Pero, señores, ¿es un sueño todo esto?
Muchos son los obstáculos y dificultades con que tropieza la clase obrera en
el camino de sus justas reivindicaciones. A todos los anhelos del proletariado,
a todas las tentativas democráticas se opone la resistencia sórdida o violenta
de la clase privilegiada que detenta el monopolio de la propiedad. Los que hoy
viven del privilegio ejercen una tenaz acción, usando alternativamente la
fuerza o la perfidia; ellos cuentan con el poderío que les da el capital
concentrado en sus ruanos; a ellos corresponde ahora el derecho libérrimo de
dar o negar trabajo; disponen de la oculta influencia de la gran piensa; a su
ventaja juega la dispersión de los esfuerzos que le opone la democracia,
diseminada y absorbida por las preocupaciones del penoso vivir; y mientras el
capitalismo universal forma un compacto bloque, las fuerzas democráticas
aparecen divididas en el mundo y dentro de cada país por la dispersión de sus
grupos y partidos en los parlamentos.
De tal manera, señores, es como se alza un
obstáculo enorme, a la vez recio y blando, ante todo afán de la clase obrera.
Yo digo que la política permanecerá estancada, que la democracia seguirá siendo
un régimen incierto en tanto que no haya sido derribado ese obstáculo. Y digo
también que sólo existe una fuerza, una sola, que pueda demoler el obstáculo y
abrir las rutas del porvenir. Esa fuerza es el proletariado, organizándose por
sí mismo, tomando por la cohesión y conciencia de su fuerza plena conciencia de
su derecho y de su misión histórica.
"La clase obrera lucha por la
humanidad"
Señores: el proletariado no es una clase
mezquina; no es una casta encerrada en el círculo de sus intereses egoístas. La
clase obrera no lucha solamente por ella: yo no me cansaré de repetir -es un
lugar común del socialismo- que lucha por la humanidad entera. Ella no pide la
sustitución de un privilegio por otro privilegio; no dice que al régimen de la
propiedad feudal de la tierra haya de suceder el régimen de la propiedad
mobiliaria; ella no invoca en su beneficio ningún título de privilegio: invoca
un título de humanidad, limitándose a decir que la clase obrera personifica el
trabajo, campo de acción abierto a todo hombre que quiera participar en el
derecho nuevo con esta ejecutoria, la más noble de todas.

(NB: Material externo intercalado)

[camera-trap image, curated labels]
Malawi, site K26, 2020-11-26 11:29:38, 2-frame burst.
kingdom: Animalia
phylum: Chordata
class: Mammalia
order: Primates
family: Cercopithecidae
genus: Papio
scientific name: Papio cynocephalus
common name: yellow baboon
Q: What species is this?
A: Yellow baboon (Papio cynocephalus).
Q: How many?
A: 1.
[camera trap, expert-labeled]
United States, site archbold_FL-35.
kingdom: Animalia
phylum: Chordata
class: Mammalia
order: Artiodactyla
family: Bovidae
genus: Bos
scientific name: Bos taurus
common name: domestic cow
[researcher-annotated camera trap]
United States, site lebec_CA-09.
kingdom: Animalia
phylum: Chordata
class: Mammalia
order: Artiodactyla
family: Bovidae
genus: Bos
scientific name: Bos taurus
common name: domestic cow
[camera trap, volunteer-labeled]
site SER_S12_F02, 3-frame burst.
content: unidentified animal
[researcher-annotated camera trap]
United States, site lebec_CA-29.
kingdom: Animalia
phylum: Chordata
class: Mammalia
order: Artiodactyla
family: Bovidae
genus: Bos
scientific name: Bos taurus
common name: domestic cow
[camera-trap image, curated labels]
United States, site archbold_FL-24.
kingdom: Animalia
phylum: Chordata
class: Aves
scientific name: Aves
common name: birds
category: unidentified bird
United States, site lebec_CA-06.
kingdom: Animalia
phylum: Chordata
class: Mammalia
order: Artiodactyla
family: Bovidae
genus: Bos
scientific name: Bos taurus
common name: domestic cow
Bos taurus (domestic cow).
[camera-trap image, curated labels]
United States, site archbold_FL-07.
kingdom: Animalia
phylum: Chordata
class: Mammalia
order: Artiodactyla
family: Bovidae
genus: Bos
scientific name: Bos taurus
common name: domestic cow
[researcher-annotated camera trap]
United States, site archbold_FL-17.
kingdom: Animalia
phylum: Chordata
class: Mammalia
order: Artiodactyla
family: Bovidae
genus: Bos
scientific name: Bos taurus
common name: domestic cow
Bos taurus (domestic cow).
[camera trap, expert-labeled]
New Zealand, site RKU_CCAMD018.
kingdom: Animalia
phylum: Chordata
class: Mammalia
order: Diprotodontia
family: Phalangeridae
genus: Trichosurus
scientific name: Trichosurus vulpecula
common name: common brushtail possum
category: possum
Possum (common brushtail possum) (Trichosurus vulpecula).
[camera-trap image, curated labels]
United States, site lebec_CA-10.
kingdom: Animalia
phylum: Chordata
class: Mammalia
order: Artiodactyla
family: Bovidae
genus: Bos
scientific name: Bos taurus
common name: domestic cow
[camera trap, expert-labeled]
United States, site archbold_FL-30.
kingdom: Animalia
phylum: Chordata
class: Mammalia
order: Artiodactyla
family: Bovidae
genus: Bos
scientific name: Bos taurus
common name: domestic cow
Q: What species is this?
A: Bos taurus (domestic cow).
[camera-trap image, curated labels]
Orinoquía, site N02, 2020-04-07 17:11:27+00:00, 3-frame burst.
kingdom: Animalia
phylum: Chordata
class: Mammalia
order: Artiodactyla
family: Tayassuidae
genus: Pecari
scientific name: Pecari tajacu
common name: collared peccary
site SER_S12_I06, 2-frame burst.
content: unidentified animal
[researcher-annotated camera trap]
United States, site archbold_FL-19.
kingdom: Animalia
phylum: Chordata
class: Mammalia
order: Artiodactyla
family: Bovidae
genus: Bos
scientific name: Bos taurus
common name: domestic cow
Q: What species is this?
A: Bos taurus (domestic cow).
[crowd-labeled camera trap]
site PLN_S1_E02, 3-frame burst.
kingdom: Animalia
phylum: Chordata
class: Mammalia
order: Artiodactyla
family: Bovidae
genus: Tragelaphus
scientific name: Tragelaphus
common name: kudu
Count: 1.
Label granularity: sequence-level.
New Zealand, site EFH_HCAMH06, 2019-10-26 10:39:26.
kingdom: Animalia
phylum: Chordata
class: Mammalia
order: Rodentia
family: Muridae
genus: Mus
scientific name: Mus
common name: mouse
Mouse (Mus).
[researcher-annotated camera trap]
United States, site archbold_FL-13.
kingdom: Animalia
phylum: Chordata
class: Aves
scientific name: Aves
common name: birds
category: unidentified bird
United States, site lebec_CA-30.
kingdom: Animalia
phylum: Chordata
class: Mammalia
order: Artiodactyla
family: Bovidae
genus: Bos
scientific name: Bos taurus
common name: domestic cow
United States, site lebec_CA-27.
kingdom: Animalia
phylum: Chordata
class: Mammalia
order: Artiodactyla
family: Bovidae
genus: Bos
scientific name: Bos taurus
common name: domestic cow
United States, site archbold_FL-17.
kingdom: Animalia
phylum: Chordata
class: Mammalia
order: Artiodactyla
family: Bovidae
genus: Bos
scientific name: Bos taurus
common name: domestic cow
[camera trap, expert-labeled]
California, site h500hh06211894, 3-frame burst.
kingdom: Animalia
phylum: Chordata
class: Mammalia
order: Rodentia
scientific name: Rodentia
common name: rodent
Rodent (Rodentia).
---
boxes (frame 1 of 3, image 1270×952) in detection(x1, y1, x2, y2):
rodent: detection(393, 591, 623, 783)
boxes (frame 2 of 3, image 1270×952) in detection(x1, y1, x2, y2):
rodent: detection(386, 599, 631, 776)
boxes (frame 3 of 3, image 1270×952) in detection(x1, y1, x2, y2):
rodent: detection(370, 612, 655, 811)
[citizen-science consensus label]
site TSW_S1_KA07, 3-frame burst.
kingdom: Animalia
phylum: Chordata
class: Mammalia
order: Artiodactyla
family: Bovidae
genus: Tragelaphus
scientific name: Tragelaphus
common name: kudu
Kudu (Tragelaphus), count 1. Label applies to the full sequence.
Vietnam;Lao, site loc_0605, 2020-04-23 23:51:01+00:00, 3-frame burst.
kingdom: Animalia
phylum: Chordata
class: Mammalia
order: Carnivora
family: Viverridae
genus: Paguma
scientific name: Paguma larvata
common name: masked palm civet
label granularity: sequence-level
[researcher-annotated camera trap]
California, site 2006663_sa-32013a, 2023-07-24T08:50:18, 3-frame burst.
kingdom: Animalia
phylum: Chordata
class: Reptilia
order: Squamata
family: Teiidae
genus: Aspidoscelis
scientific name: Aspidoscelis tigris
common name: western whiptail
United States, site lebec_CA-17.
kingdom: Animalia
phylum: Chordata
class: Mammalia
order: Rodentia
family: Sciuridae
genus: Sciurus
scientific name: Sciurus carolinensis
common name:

El proletariado así concebido podrá reunir
alrededor de sus organizaciones todas las fuerzas dispersas de la democracia y
concentrar en un sólido bloque orgánico, junto a los trabajadores urbanos, al
proletariado campesino, a los modestos propietarios rurales, articulados en
cooperativas, a la pequeña burguesía mercantil y artesana, hoy tan desamparada,
a los técnicos profesionales y al trabajador intelectual.
He ahí, señores, cómo está planteado el
problema para los socialistas. Nosotros miramos tranquilos el porvenir. Sabemos
que la Francia, inmovilizada y detenida hoy, recuperará y reanimará su acción
algún próximo día. Motivos hay para maldecir las cosas francesas a la hora
presente; pero en este país existe un resorte de valor incomparable, porque a
la hora decisiva el pueblo francés siempre ha sabido identificar la esencia
misma de la vida con la idea de la revolución y de la justicia social.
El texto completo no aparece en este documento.